Handing engineering projects off to other team members is more than a task – it's a skill, and one that many people undervalue or lack entirely. When saying goodbye to a project, there are a few general guidelines you should follow to ensure a smooth exchange. Below we'll take a look at things to do and mistakes to avoid.
Do These Things:
Organize Project Information
Document everything properly, and save all your project files in one place. Being diligent about organization from the start of a project means it will be ready to hand off if necessary, and you won't be scrambling to get your ducks in a row at the last minute. Before the handoff, send your team member an email with all the project information and relevant documents for them to review. Don't forget to type up any handwritten notes you may have (including those pesky Post-Its that decorate your cube).
Meet in Person
After emailing the new project engineer all relevant documents, it's important to give that person time to review the project materials and prepare questions he or she might have. Then it's time to meet face-to-face. Don't rely on email exchanges alone. It's generally much easier to communicate and work through technical details in person.
Discuss Project Goals
Simply focusing on the project's technical details is not sufficient if you really want the project to succeed. Talk about visions and goals for the project, specific challenges that stand in the way and any problem-solving strategies you've brainstormed to reach those goals. Reviewing these higher level aspects will allow the project to continue on its current trajectory, resulting in a smoother transition overall.
Don't Do These Things:
Orphan a Project
Every project needs a loving home! If a project is leaving your hands for any reason, make sure there is a plan in place for a new project engineer to take over. The last thing you want is to see all your hard work go to waste as a project is neglected.
Micromanage a Project That is No Longer Yours
Saying goodbye can be difficult, but sometimes you have to cut the cord. Let the new project engineer know you're available to answer questions as (s)he becomes familiar with the project, but don't overstep your boundaries. Let him/her get comfortable as you take a hands-off approach. Again, this is why it's important to give your team member organized project information before the handoff is official. The more comprehensive the handoff preparation is, the easier the transition will be for all parties.

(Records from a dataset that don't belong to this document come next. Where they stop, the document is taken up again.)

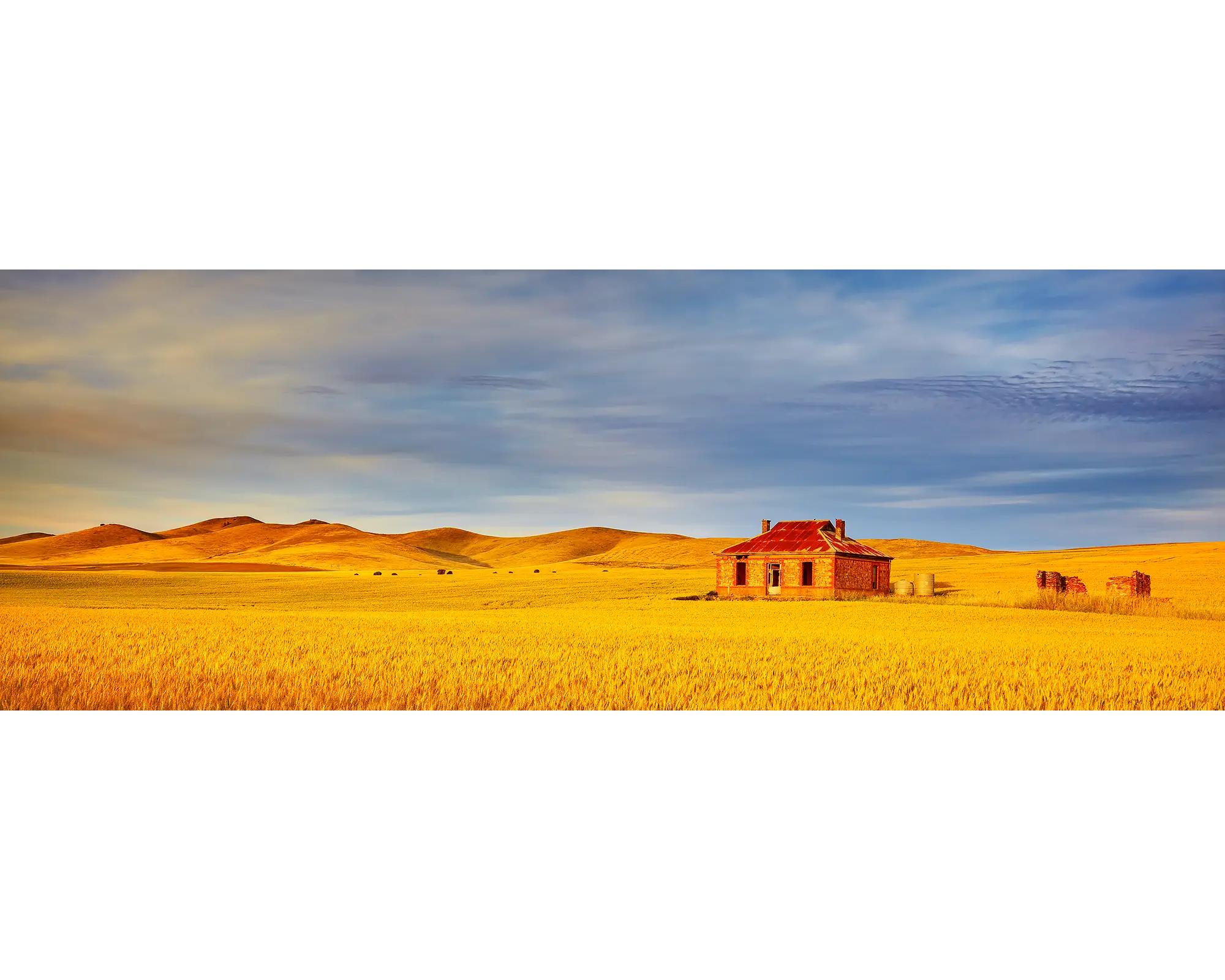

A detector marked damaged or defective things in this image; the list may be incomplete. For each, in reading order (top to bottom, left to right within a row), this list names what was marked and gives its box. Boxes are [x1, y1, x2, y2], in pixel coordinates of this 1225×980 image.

rusty corrugated iron roof [715, 519, 892, 559]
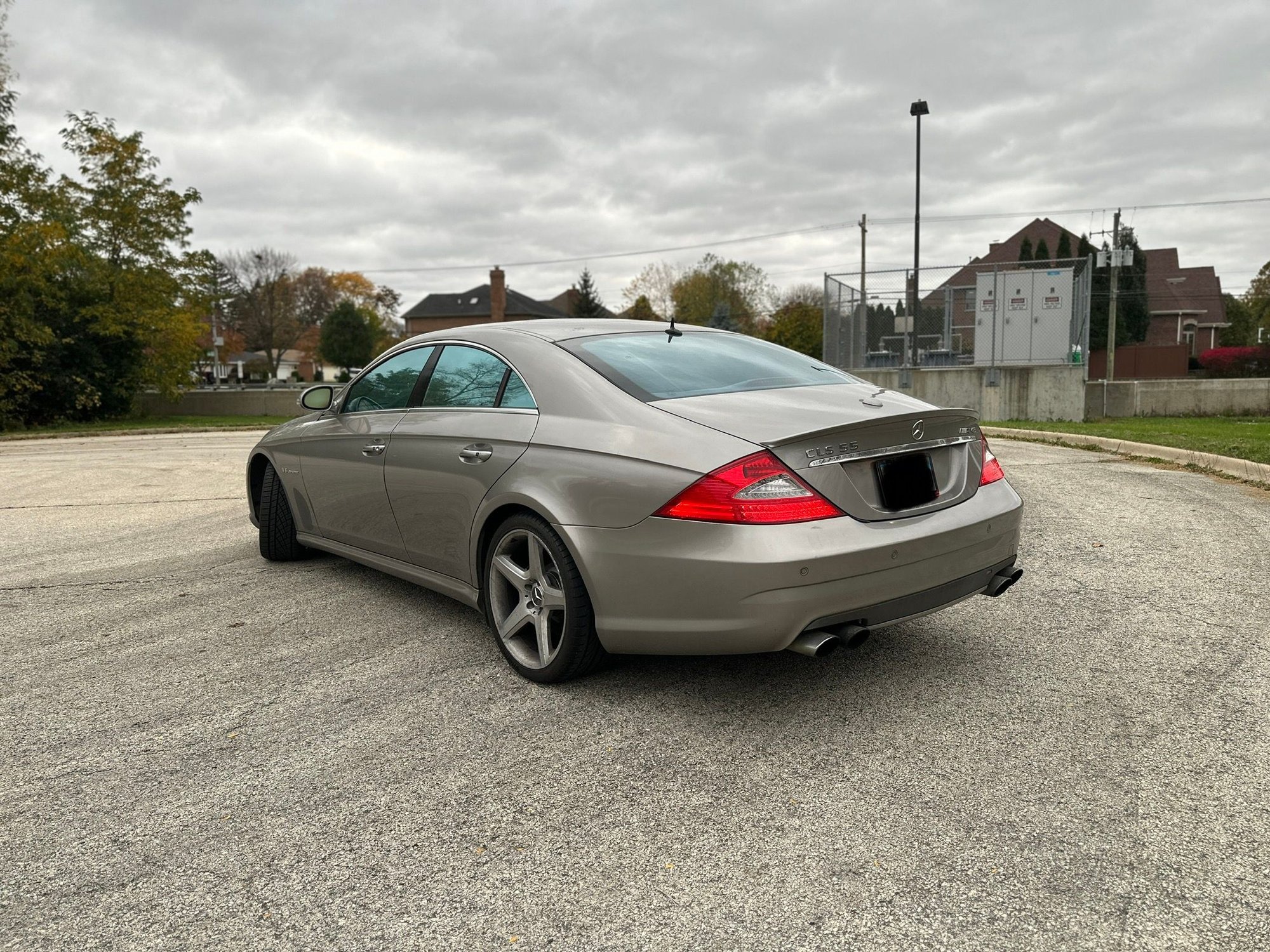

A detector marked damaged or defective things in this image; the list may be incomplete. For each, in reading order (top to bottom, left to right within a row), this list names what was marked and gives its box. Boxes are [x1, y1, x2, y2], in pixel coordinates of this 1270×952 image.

cracked pavement [2, 434, 1270, 952]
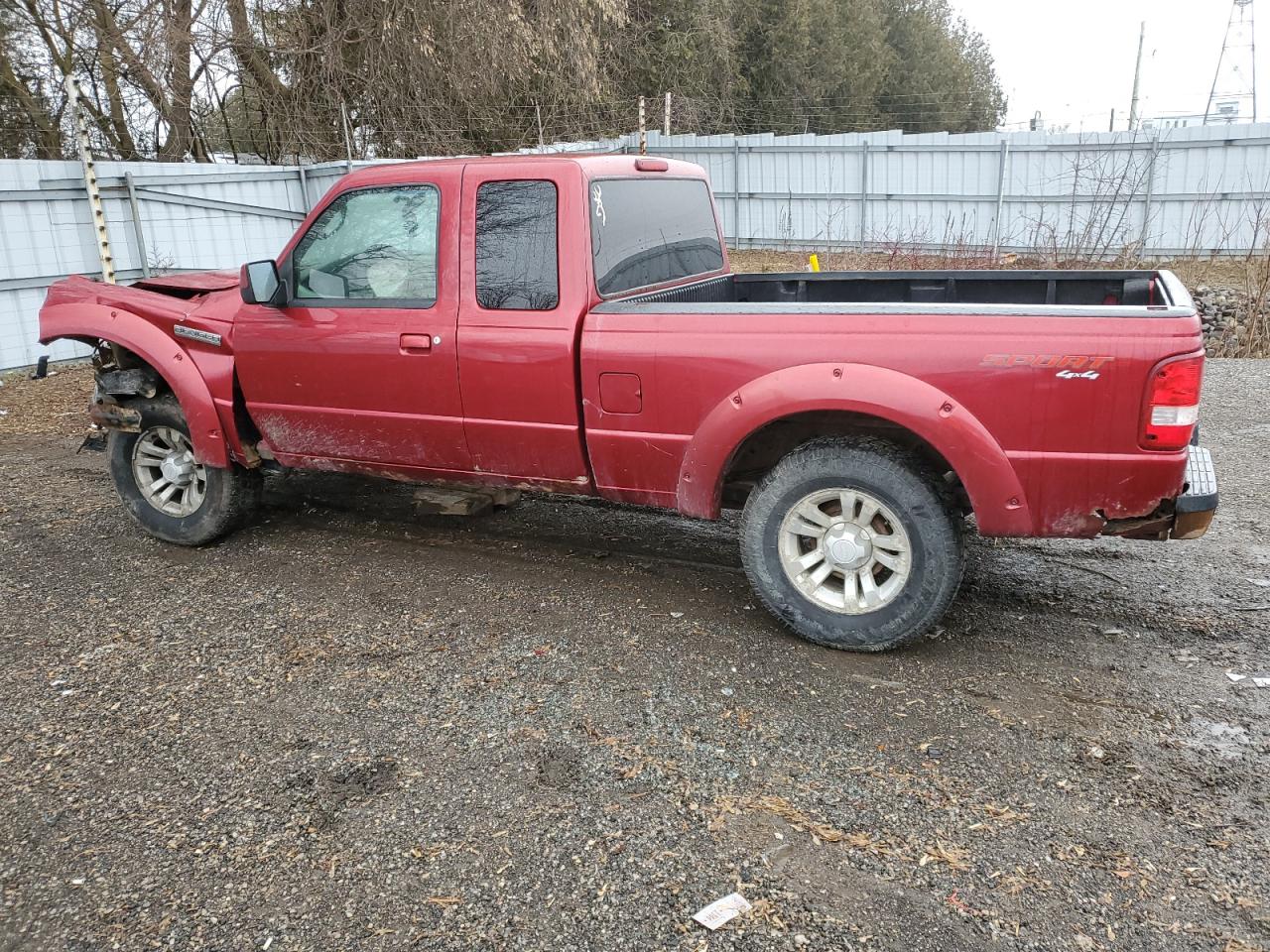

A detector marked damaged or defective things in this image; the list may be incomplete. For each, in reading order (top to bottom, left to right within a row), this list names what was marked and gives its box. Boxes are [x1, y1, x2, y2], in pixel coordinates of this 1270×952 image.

damaged red pickup truck [35, 157, 1214, 651]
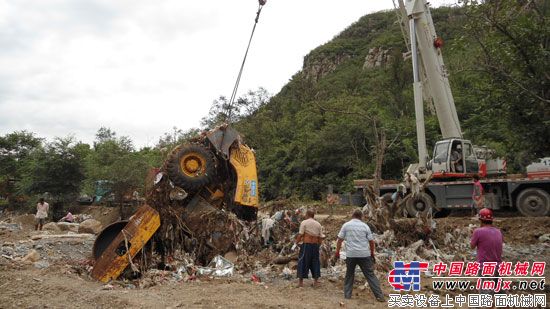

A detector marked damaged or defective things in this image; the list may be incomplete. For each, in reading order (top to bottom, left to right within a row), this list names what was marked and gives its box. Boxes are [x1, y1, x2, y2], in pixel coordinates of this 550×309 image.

overturned wheel loader [91, 124, 262, 280]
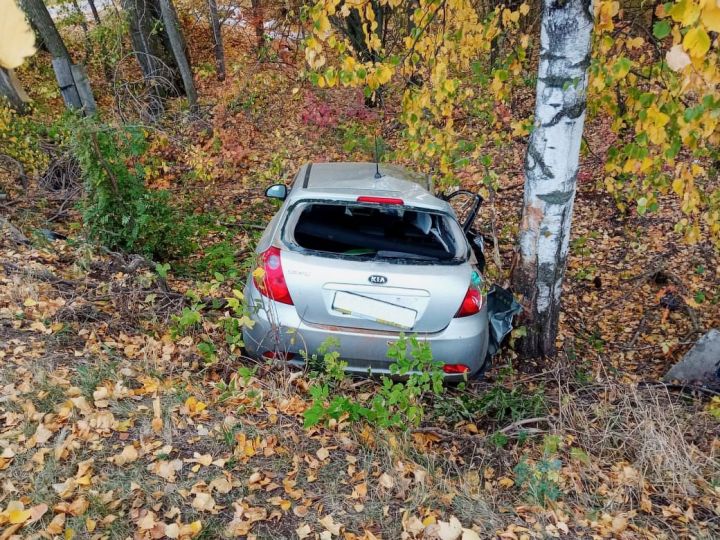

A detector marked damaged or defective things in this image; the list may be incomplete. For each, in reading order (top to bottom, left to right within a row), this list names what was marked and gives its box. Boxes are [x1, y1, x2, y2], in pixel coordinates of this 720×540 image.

crashed kia hatchback [243, 162, 490, 378]
shattered rear window [282, 201, 466, 262]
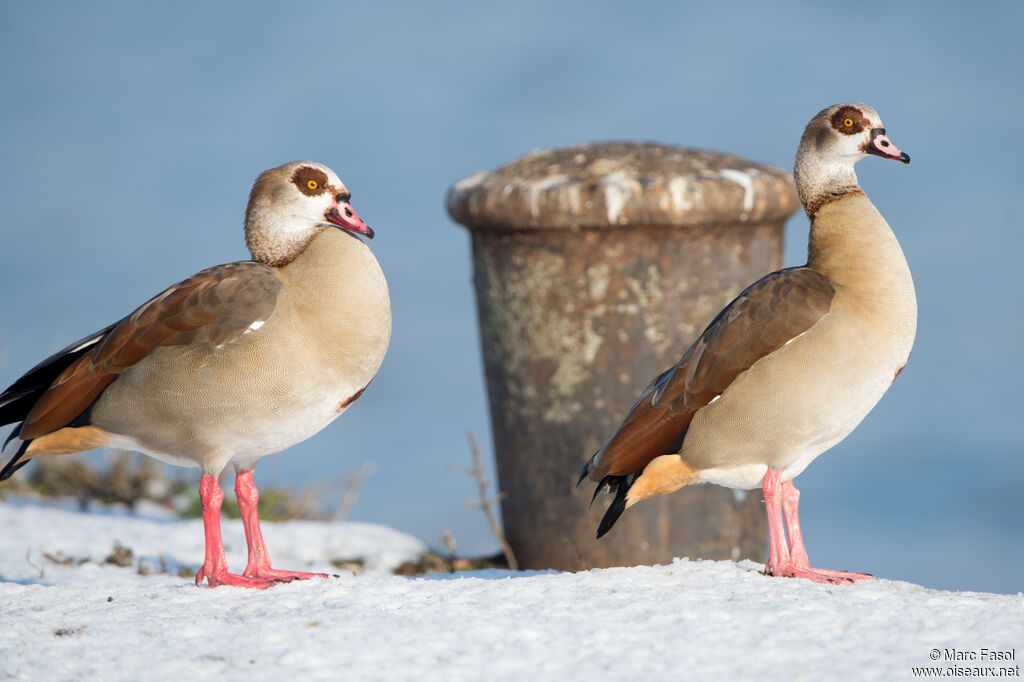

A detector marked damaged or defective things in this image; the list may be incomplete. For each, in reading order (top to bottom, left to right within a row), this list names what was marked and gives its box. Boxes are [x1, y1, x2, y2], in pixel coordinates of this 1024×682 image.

rusty metal container [448, 142, 800, 568]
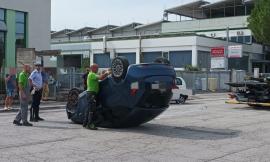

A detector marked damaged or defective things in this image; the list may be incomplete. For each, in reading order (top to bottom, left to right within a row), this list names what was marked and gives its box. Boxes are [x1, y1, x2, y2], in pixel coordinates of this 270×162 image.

overturned blue suv [66, 57, 176, 128]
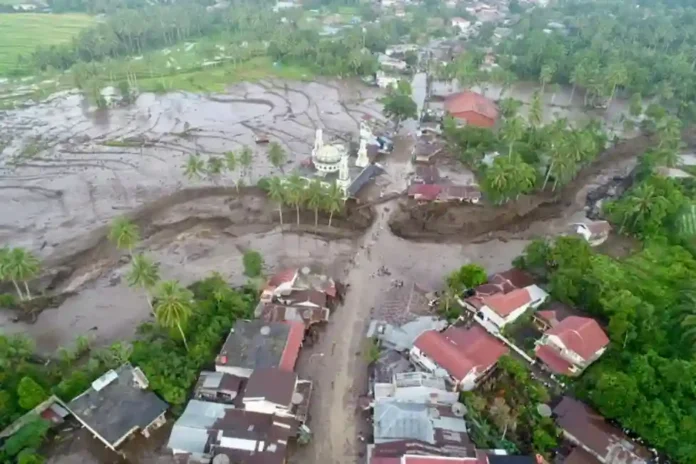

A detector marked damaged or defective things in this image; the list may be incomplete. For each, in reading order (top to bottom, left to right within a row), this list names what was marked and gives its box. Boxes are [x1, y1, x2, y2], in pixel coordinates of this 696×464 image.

rusty roof [552, 396, 648, 464]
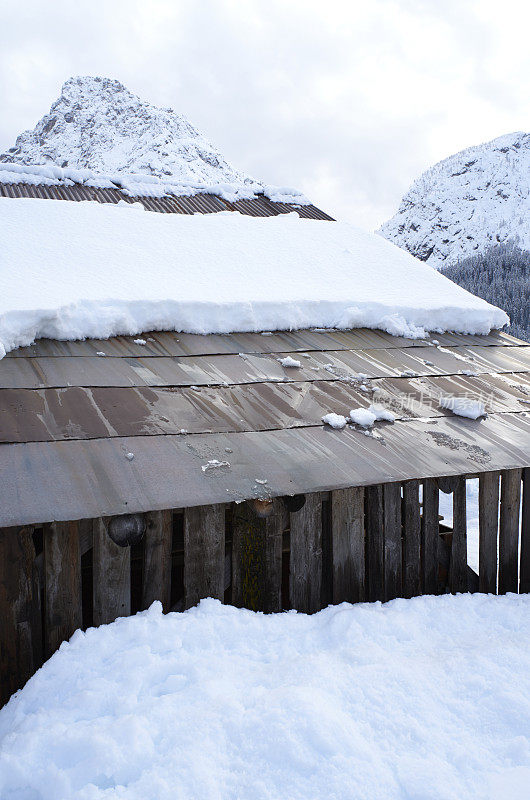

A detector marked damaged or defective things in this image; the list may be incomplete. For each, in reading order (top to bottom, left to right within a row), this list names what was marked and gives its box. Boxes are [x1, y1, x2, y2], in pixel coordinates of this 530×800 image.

rusted metal roofing sheet [0, 180, 330, 220]
rusted metal roofing sheet [0, 324, 524, 524]
rusted metal roofing sheet [1, 410, 528, 528]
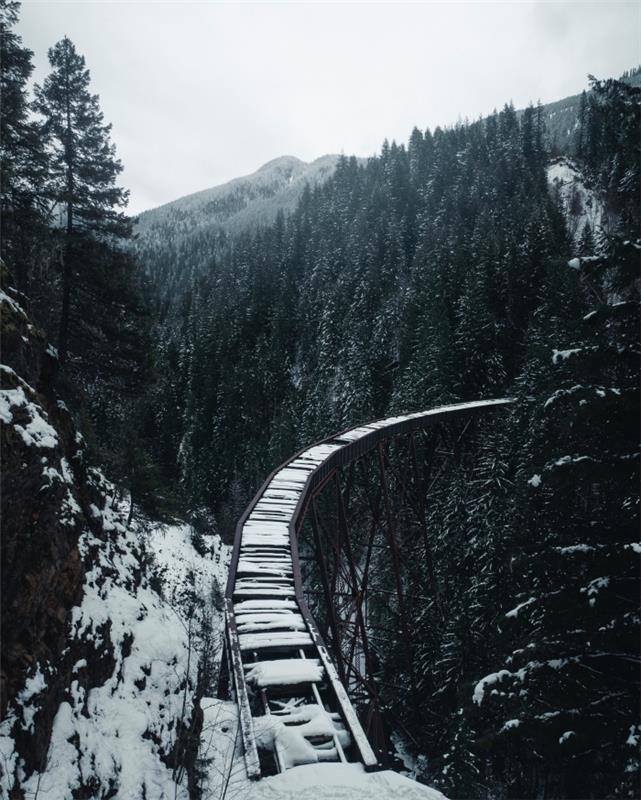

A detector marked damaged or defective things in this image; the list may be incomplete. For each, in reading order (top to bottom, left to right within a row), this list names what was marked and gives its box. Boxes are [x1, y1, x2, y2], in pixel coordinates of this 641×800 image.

rusted metal bridge [219, 404, 510, 780]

Leave the New Project Engineer Scrambling
How would you feel if someone assigned you a project to oversee and you were only given half the information you needed to get started, and that information was a disorganized mess? Sounds frustrating, right? Don't do that to the new project engineer – it will just mean more time and headaches for both of you. It's worthwhile to spend time gathering and compiling all the project information before jumping ship.